Rationale 3: Listening is only one part of observing.
Rationale 4: Observation is a conscious, deliberate skill that is developed through effort and with an organized approach. Observation occurs whenever the nurse is in contact with the client or support persons.
Global Rationale: Page Reference: 186
Cognitive Level: Understanding
Client Need: Safe Effective Care Environment
Client Need Sub: Management of Care
Nursing/Integrated Concepts: Nursing Process: Assessment
Learning Outcome: 06 Identify three methods of data collection, and give examples of how each is useful.
Question 10
Type: MCSA
A nurse has worked in the trauma critical care area for several years. Which of the following noises may become indiscriminate for this particular nurse?
1. A client with audible breathing
2. Moaning of a client in pain
3. Whirring of ventilators
4. Co-workers discussing their clients’ conditions
Correct Answer: 3
Rationale 1: Nurses often need to focus on specific data in order not to be overwhelmed by a multitude of data. Observing involves discriminating data in a meaningful manner (i.e., noticing things that may indicate cause for concern or action on the nurse’s part). Listening to a client’s breathing helps the nurse become attentive to changes in breathing patterns.
Rationale 2: Nurses often need to focus on specific data in order not to be overwhelmed by a multitude of data. Observing involves discriminating data in a meaningful manner (i.e., noticing things that may indicate cause for concern or action on the nurse’s part). A client’s moans of pain should never become easy to listen to.
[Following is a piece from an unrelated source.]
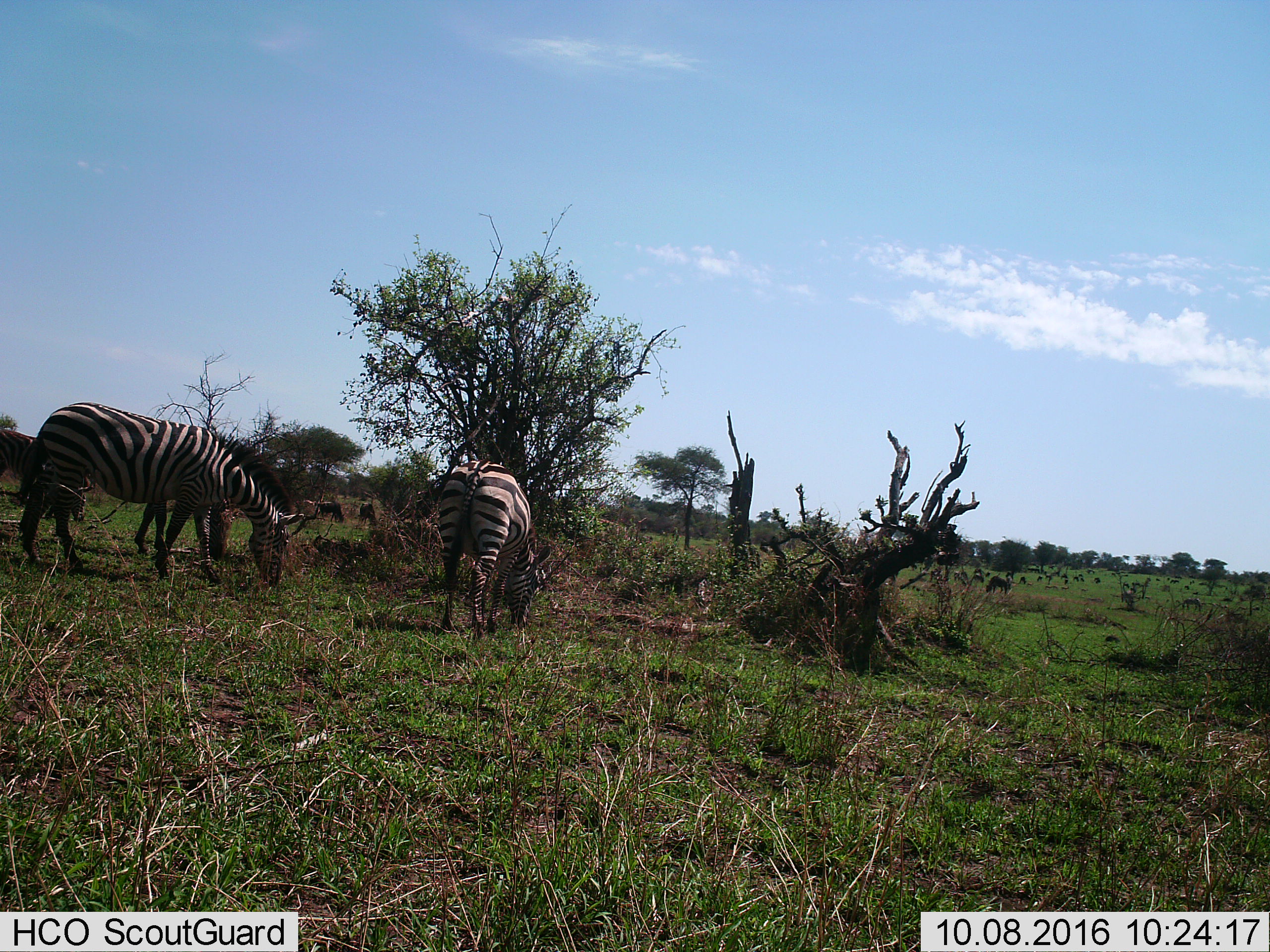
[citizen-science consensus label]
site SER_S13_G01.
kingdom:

Rationale 3: The noises of machines and other equipment noises–except alarms–would be easy to ignore as these are the usual, normal sounds of the unit.
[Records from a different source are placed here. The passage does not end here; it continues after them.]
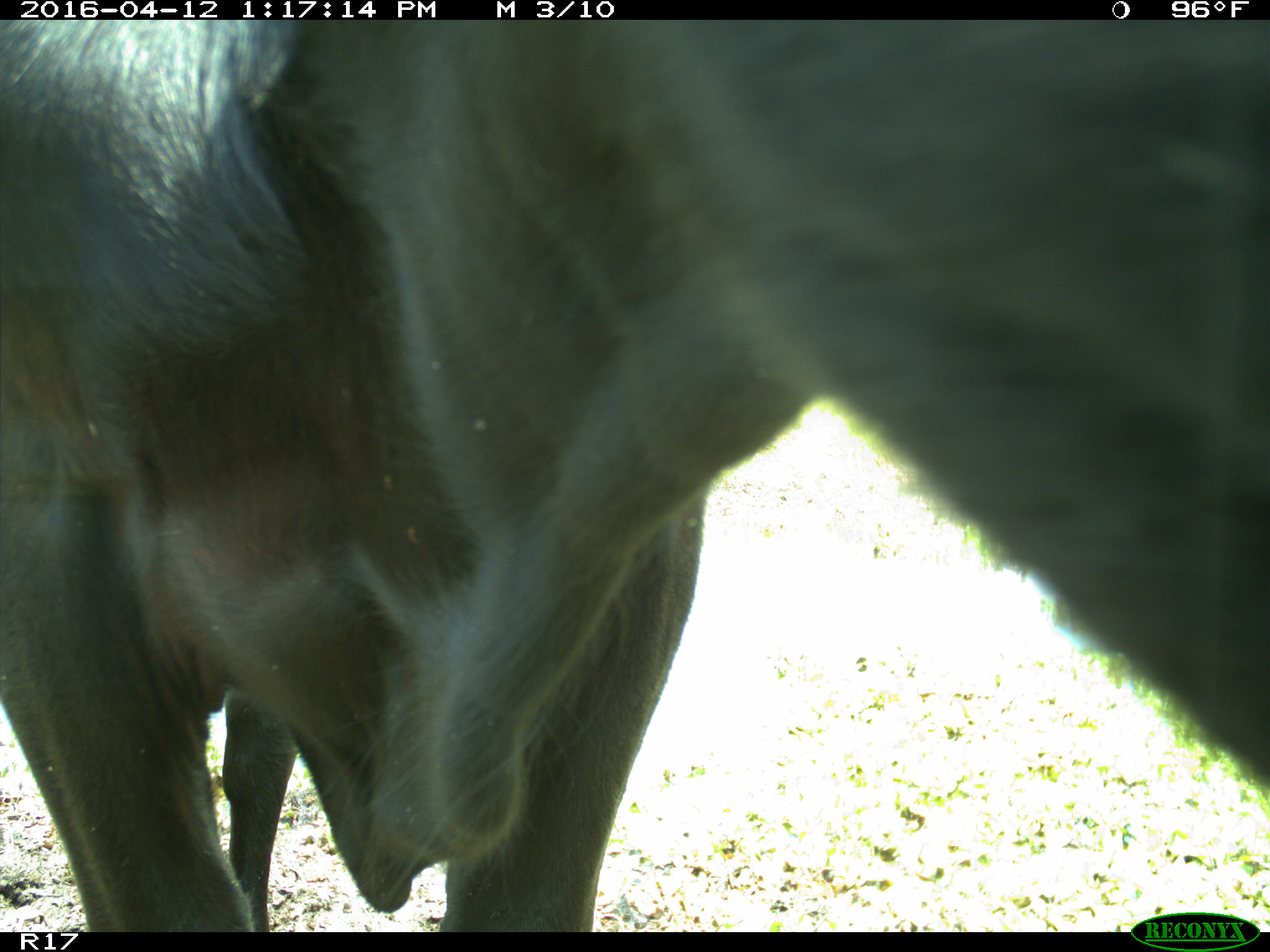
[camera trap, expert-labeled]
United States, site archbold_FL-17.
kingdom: Animalia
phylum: Chordata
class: Mammalia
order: Artiodactyla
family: Bovidae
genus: Bos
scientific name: Bos taurus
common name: domestic cow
Bos taurus (domestic cow).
Rationale 4: Nurses often need to focus on specific data in order not to be overwhelmed by a multitude of data. Observing involves discriminating data in a meaningful manner (i.e., noticing things that may indicate cause for concern or action on the nurse’s part). Listening to co-workers discuss other clients on the unit is helpful in case the nurse has to attend to any one of them.
Global Rationale: Page Reference: 188
Cognitive Level: Applying
Client Need: Safe Effective Care Environment
Client Need Sub: Management of Care
Nursing/Integrated Concepts: Nursing Process: Assessment
Learning Outcome: 10 Contrast various frameworks used for nursing assessment.